The Hindu , 23 March 2006
Study begins to map depth contours of sea
CUDDALORE: The Centre of Advanced Study in Marine Biology of Annamalai University, located at Portonovo, has undertaken the bathymetry study to ascertain the depth contours of the seas after the tsunami — from Cuddalore to Nagapattinam.
The Integrated Coastal and Marine Area Management Department, under the Union Ministry of Ocean Development, has assigned the task to the centre, according to L.B. Venkatrangan, Vice-Chancellor and T. Balasubramanian, Director of the centre.
They told The Hindu that in the post-tsunami many improbabilities were turning into realities, as many surprises were cropping up from the fathoms of the seas. After the disaster, there seemed to be a vast variance in the marine system with increasingly bigger animals surfacing off the Cuddalore coast.
The region was not the natural habitat of the sea creatures such as sperm whales.

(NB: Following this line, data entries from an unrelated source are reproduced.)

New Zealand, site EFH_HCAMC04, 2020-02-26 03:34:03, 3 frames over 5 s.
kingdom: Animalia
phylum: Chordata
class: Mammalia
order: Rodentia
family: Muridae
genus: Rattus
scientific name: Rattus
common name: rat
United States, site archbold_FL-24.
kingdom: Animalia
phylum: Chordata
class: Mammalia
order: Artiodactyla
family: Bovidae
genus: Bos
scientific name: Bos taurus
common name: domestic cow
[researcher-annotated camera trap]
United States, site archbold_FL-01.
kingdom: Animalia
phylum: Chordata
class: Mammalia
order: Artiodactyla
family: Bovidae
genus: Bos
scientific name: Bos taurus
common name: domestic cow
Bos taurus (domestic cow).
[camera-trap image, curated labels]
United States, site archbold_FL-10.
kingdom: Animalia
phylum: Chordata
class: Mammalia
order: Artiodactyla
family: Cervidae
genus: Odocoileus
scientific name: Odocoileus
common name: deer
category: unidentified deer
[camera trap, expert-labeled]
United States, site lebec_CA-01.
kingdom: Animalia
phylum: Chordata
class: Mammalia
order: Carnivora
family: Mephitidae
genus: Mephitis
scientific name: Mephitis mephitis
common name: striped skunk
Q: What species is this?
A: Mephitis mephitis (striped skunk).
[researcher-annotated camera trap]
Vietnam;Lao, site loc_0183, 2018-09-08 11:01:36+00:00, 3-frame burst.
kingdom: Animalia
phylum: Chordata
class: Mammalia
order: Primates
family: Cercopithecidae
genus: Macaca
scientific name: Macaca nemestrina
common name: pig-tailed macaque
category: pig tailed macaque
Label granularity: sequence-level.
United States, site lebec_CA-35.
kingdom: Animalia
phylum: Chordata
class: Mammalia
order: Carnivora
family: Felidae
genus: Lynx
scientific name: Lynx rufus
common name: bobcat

Recently a highly decomposed body of a sperm whale was washed ashore near Cuddalore, which astonished the scientists.
Given their size and area of operation, these sea animals required considerable depth to move about. Moreover, they required ample supply of smaller marine animals for their food. Therefore, it could be surmised that significant transformation should have taken place in the sea to attract these mammoth sea creatures nearer the coast.
For several decades before the tsunami, no such sightings of whales were reported because earlier the shallow coastline rarely attracted them.
Mr. Balasubramanian said these animals required at least a depth of 1000 metres to sail. But, as per the available statistics, such depth could be obtained only beyond 32 km off the coast.
Only at Seyyar near Marakkanam has the required 1000-metre depth at 12 km from the shore. However, the continued presence of increasing number of dolphins, whales, enlarged sailfish and black marlins closer to the coast, were the indicators that conducive environment prevailed for their habitation.
The director said the bathymetry study was being conducted with instruments such as echo sounder, wave recorder, tide gauge and so on.
He hoped that the study would reveal valuable insight into the bowels of the sea that would in turn enrich the fund of knowledge of the marine scientists and also put on alert the decision-makers.